Tour Ends, Cunningham Legacy Endures
Merce Cunningham’s Legacy tour will come to an end in New York City. The tour was organized to celebrate both Cunningham’s life and his dance company, which will disband in December after 58 years of showcasing avant-garde choreography. The Legacy Tour was at the Joyce Theater from March 22–March 27.
The first piece in the Joyce Theater performance was “CRWDSPCR.” The dancers wore outfits traditionally used for this performance, which included colors that segmented their bodies into 14 different parts, and the background was a blue screen that changed shades, while the strange electronic noises of John King’s “blues ‘99” complemented the dance perfectly.
The way the dancers responded to the music wasn’t at first obvious, which is likely because of Cunningham’s distinctive style. He didn’t believe that dance was dependent on music, and sometimes didn’t add music to his pieces until days before a performance. When there’s more than one person on the stage, they never follow the music the same way, most of the time doing different steps. In fact, the dance varies depending on what seat you’re in.

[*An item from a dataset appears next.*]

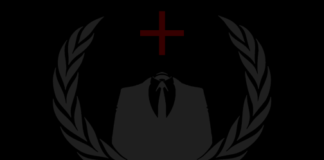 anonymous-anonplus.png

The second performance was entitled “Quartet.” It opened with an older man, Robert Swinston, dancing alone. The music in this piece, David Tudor’s “Sextet for Seven,” bore an odd resemblance to whale sounds that some people listen to in the hopes of being lulled to sleep.
This performance features a man who appears to be hovering in the background. Throughout each graceful and sweeping movement he makes, it seems as though he’s on the outside looking in. At one point, he even starts mirroring one of the female dancers wearing all red, but it’s as if she doesn’t even know he’s there. When the man moves forward, it’s as if he’s hitting a wall and can’t break into the world of the other dancers.

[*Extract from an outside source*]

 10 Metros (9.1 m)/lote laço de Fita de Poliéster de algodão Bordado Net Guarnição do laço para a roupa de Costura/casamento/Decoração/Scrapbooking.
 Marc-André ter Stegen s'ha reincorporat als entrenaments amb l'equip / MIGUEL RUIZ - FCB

The third piece, “Antic Meet,” has not been performed since 1969. The music, John Cage’s “Concert for Piano and Orchestra,” started before the curtains opened; “Antic Meet” was the only piece that was performed with live music. The dancers wore all black unitards, which contrasted sharply with the white stage. This was the only performance containing that kind of conformity, where the dancers were all dressed the same.
This particular performance is all about physical humor, and Time Out New York quotes Cunningham once comparing it to “a series of vaudeville scenes.” The opening section of the dance focuses on one of the female dancers, Andrea Weber. Her small but expressive movements in this opening scene set the tone for the rest of the dance.

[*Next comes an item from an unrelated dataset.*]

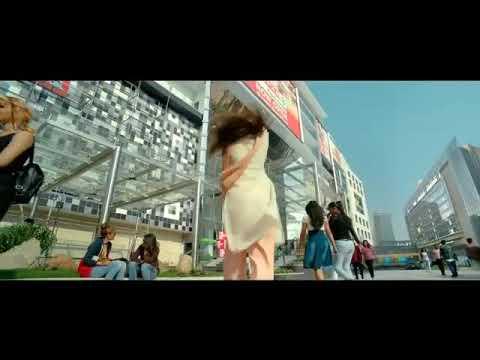 Mr.Majnu Hey Nenila Netho........... Video Song Mp3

The role of the main male dancer was originally played by Cunningham himself. That put a lot of pressure on the two men who alternated this part at the Joyce, Rashaun Mitchell and Dylan Crossman.
The night I attended the performance, Mitchell was dancing, and he delivered a performance that completely embodied the spirit of “Antic Meet.” Mitchell threw himself completely into every movement he made and expressed himself brilliantly.
All three pieces encapsulated Cunningham’s constant vision; no two performances are ever the same for the viewer and no stage space goes to waste.
His is a style that is not easily mimicked.